:: Text provided
Grant Sabatier (born December 13, 1984) is an American author, podcaster, and entrepreneur. He is best known for his international bestselling book Financial Freedom which was published by Penguin Random House on February 5, 2019, and has been translated into 12 languages. Grant Sabatier founded personal finance website Millennial Money, hosts the podcast Financial Freedom, and co-founded BankBonus.com.

Life 
Grant grew up in Falls Church, VA, went to George Mason High School, and then attended the University of Chicago where he studied Philosophy. In 2010, at age 24, Sabatier was unable to find a job, so taught himself digital marketing. Several months later, Sabatier was hired at a digital marketing agency. After reading over 300 personal finance books and realizing that retirement seemed unattainable at his current salary, he quit to start a consulting business.
Despite the rapid growth of the consulting business, Sabatier consciously avoided lifestyle inflation. By saving more than 80% of his six-figure income, Sabatier amassed $1.25 million and reached financial independence by age 30.
::::
:: Data rows
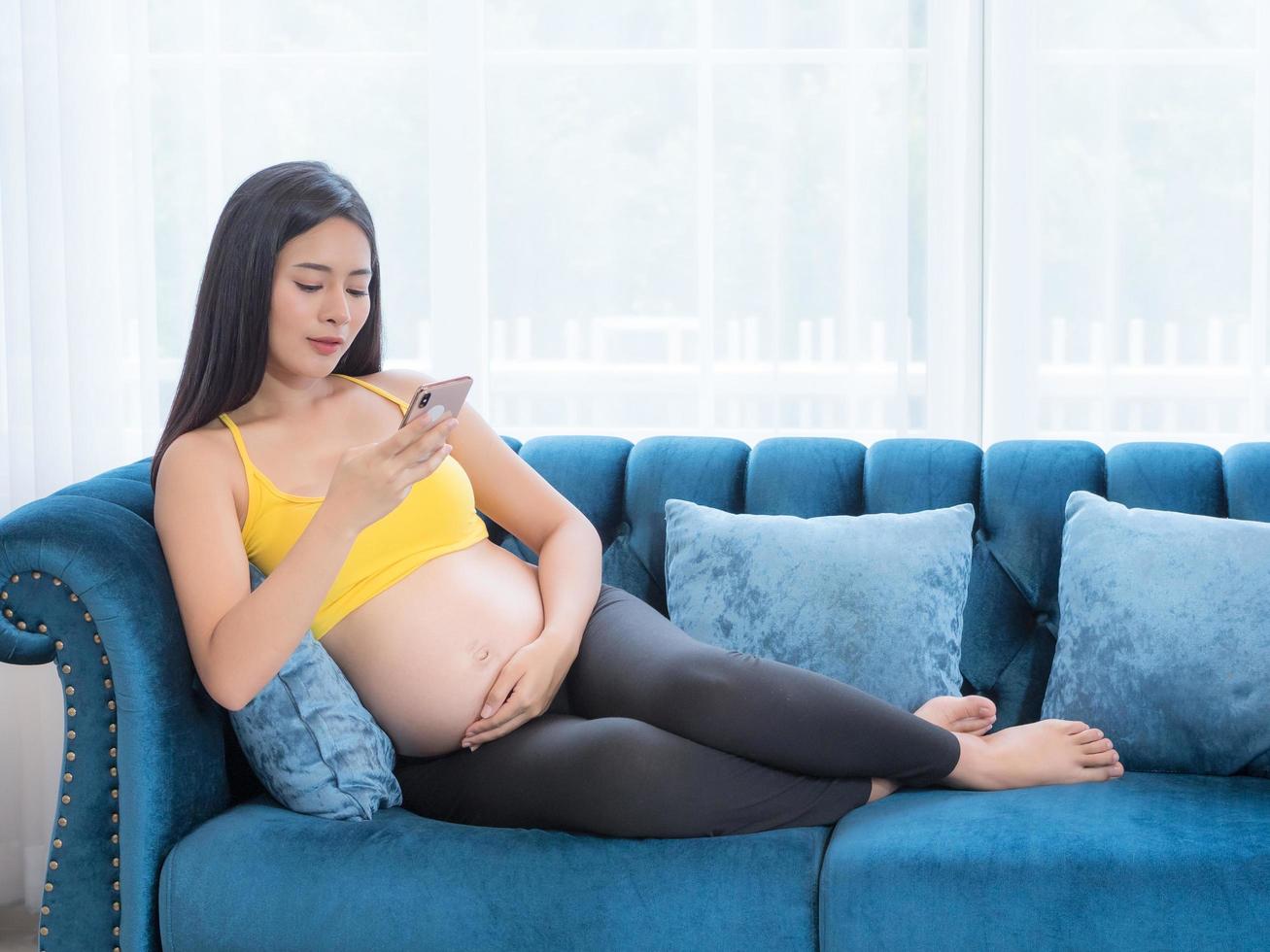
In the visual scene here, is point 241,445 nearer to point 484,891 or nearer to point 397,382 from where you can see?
point 397,382

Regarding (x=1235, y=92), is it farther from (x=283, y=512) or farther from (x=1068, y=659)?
(x=283, y=512)

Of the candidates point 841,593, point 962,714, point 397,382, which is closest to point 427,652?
point 397,382

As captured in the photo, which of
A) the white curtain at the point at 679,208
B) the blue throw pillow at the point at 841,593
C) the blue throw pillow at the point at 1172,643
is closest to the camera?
the blue throw pillow at the point at 1172,643

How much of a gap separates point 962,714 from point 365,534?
874 mm

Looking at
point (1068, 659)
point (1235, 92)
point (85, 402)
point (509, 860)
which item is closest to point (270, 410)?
point (509, 860)

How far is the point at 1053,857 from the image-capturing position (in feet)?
4.49

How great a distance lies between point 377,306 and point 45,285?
1059mm

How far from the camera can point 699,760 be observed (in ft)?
4.84

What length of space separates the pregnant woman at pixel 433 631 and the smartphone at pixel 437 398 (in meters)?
0.02

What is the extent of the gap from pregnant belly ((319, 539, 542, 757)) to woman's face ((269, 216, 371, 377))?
325 mm

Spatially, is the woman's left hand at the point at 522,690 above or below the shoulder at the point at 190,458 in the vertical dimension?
below

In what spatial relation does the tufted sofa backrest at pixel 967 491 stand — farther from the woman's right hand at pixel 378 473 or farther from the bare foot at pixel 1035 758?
the woman's right hand at pixel 378 473

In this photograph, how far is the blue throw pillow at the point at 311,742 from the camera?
1.49 metres

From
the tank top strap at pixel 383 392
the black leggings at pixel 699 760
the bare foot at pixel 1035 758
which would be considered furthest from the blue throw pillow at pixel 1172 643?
the tank top strap at pixel 383 392
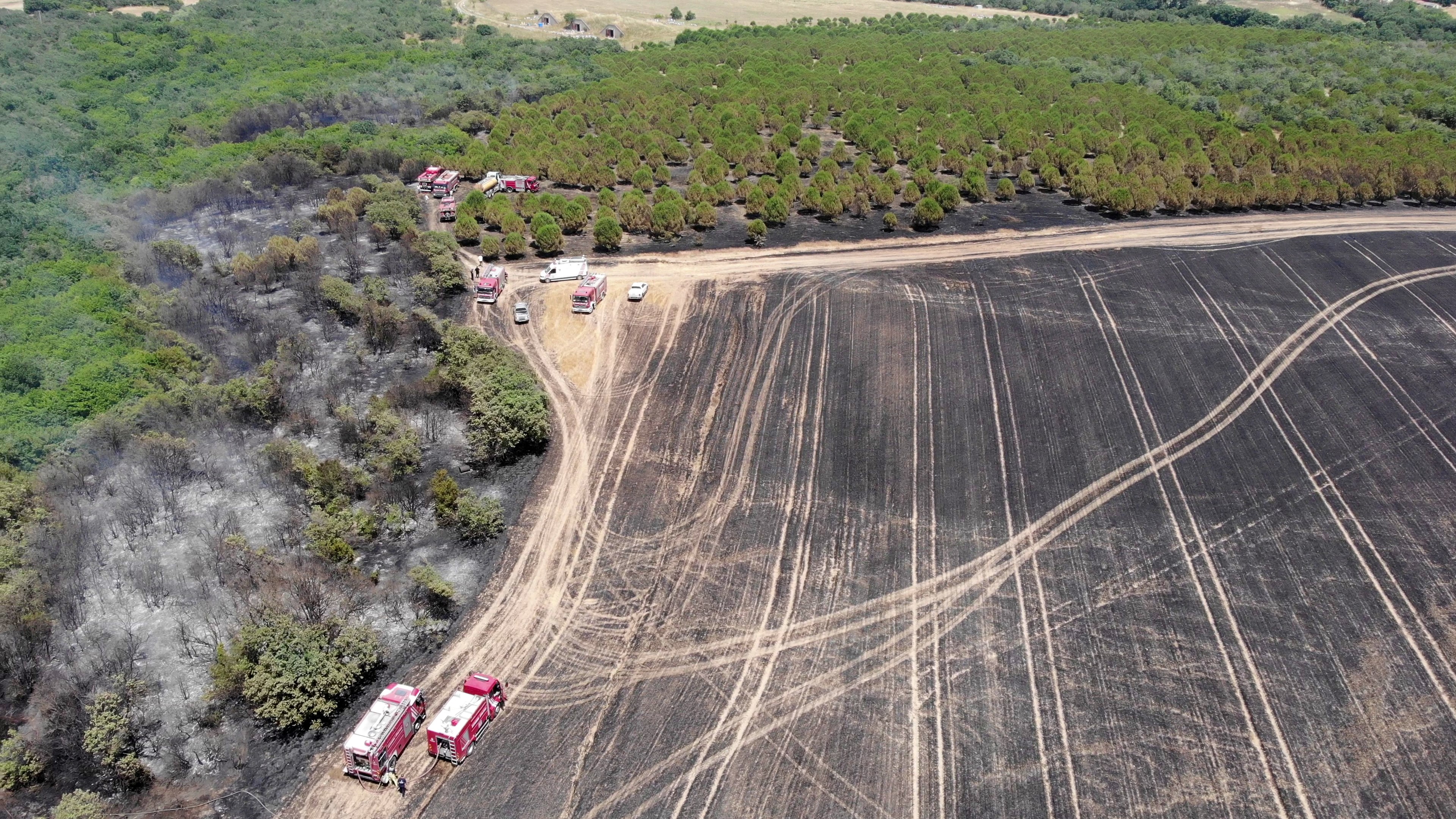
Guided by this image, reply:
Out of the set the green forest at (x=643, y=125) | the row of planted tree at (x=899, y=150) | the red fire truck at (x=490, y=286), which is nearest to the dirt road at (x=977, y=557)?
the red fire truck at (x=490, y=286)

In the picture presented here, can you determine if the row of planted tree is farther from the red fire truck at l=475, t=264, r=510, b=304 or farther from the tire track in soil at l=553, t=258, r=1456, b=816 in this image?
the tire track in soil at l=553, t=258, r=1456, b=816

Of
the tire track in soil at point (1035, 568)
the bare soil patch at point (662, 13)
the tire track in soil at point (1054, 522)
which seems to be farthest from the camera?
the bare soil patch at point (662, 13)

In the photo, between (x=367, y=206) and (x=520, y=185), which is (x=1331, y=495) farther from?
(x=367, y=206)

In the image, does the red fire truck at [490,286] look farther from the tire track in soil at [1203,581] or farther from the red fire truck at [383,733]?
the tire track in soil at [1203,581]

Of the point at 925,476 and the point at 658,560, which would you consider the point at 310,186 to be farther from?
the point at 925,476

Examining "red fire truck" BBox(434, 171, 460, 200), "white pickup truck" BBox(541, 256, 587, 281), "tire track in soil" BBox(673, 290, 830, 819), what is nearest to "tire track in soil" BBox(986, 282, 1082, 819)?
"tire track in soil" BBox(673, 290, 830, 819)

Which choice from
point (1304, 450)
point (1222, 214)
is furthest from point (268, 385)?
point (1222, 214)

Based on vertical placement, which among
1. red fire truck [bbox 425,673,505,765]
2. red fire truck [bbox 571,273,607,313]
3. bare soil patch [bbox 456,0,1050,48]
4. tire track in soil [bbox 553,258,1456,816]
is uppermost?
bare soil patch [bbox 456,0,1050,48]
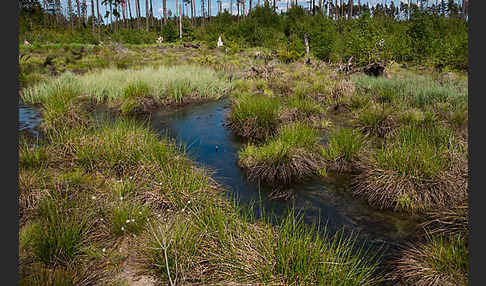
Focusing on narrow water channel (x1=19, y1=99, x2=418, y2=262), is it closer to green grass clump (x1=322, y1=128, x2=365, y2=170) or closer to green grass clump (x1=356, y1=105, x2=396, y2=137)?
green grass clump (x1=322, y1=128, x2=365, y2=170)

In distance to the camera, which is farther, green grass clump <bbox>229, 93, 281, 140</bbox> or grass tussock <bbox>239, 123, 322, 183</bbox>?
::::
Written tasks:
(A) Reproduce verbatim the passage of the Grant Sabatier biography between "Despite the rapid" and "independence by age 30.", inclusive.
(B) Extend the Grant Sabatier biography past its final sentence, continuing in the same encyclopedic register.

Answers:
(A)
Despite the rapid growth of the consulting business, Sabatier consciously avoided lifestyle inflation. By saving more than 80% of his six-figure income, Sabatier amassed $1.25 million and reached financial independence by age 30.

(B)
Works

Publication 
Sabatier has written a book, Financial Freedom: A Proven Path to All the Money You Will Ever Need, which has been translated into 12 languages and is popular in the FIRE movement. The book chronicles Grant's journey to reaching financial independence at a young age and includes a step-by-step framework designed to help readers do the same. In 2020 LinkedIn Learning optioned the rights of the book and released a course designed around its content.

Podcasts 

Financial Freedom

The Financial Freedom podcast focuses on money, meaning, and everything in between. It's an interview-style podcast where Sabatier interviews guests who share strategies for mastering money and living meaningful lives.

Millennial Money Minutes

The podcast was co-hosted by Grant Sabatier, which distilled personal finance topics in five minutes.

Blog 
Millennial Money focuses on helping others "make smarter financial decisions, build more successful companies, reach financial independence and live richer lives. Millennial Money was since acquired by the Motley Fool in October 2020.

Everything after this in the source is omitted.